--- Your instructions ---
Reproduce the line that contains "What space is" and every line after it through the end of the records, exactly, with nothing added.

--- Dataset extract ---
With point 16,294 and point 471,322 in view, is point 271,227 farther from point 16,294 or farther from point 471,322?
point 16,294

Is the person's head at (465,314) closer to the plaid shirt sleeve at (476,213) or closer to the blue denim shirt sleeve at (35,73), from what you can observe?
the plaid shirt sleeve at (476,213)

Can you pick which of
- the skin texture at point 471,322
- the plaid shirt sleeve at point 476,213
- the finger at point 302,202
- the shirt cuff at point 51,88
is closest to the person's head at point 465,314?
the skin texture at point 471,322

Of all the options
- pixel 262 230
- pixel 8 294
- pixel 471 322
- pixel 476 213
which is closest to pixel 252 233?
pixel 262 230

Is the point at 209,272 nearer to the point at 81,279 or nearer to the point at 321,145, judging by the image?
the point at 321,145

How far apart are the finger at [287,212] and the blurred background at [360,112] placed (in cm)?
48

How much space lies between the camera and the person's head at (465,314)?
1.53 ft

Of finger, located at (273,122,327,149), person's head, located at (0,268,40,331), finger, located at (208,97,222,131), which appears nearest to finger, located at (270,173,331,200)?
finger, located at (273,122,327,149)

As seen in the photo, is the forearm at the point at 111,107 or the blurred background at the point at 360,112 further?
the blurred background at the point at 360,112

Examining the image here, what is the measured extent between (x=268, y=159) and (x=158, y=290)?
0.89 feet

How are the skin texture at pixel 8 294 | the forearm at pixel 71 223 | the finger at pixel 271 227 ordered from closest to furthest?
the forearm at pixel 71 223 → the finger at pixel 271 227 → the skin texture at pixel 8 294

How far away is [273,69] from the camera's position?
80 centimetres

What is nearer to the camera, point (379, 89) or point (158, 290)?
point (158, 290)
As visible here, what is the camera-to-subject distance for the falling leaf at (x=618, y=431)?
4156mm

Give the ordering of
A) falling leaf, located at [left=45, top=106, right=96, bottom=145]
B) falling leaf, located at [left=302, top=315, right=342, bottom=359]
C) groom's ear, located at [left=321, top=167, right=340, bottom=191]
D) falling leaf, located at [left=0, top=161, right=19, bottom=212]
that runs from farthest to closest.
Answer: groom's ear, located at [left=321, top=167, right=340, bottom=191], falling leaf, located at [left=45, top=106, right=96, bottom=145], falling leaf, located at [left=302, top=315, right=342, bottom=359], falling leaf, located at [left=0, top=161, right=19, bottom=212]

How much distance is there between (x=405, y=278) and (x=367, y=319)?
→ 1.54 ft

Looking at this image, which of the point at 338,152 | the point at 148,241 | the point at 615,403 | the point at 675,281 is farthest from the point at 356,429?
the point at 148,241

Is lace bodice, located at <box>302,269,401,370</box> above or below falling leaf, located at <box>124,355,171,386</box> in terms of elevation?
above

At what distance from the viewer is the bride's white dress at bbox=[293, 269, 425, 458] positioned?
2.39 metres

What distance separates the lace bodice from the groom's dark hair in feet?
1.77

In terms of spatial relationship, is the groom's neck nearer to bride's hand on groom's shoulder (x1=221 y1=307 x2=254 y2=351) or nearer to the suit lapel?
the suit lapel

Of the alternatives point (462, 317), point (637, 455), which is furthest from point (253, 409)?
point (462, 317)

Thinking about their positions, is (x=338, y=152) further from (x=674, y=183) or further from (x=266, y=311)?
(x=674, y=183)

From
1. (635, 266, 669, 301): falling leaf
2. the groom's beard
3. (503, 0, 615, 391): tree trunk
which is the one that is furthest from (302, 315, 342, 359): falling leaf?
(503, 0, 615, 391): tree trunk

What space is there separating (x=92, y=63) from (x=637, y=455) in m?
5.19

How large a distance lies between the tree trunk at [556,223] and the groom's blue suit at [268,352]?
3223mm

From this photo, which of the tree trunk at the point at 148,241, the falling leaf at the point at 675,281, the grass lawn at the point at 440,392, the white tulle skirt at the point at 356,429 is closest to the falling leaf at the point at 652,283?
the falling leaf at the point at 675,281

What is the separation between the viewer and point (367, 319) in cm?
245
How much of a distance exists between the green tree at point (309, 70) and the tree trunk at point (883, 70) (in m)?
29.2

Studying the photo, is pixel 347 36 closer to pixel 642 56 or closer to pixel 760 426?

--- Final result ---
What space is there separating (x=92, y=63) from (x=637, y=455) in m?
5.19

How large a distance lies between the tree trunk at [556,223] and the groom's blue suit at [268,352]?
3223mm

From this photo, which of the tree trunk at the point at 148,241, the falling leaf at the point at 675,281, the grass lawn at the point at 440,392, the white tulle skirt at the point at 356,429 is closest to the falling leaf at the point at 652,283?
the falling leaf at the point at 675,281

What is the separation between the viewer and point (367, 319) in cm?
245
How much of a distance exists between the green tree at point (309, 70) and the tree trunk at point (883, 70) (in m)?
29.2

Studying the photo, is pixel 347 36 closer to pixel 642 56 or closer to pixel 760 426?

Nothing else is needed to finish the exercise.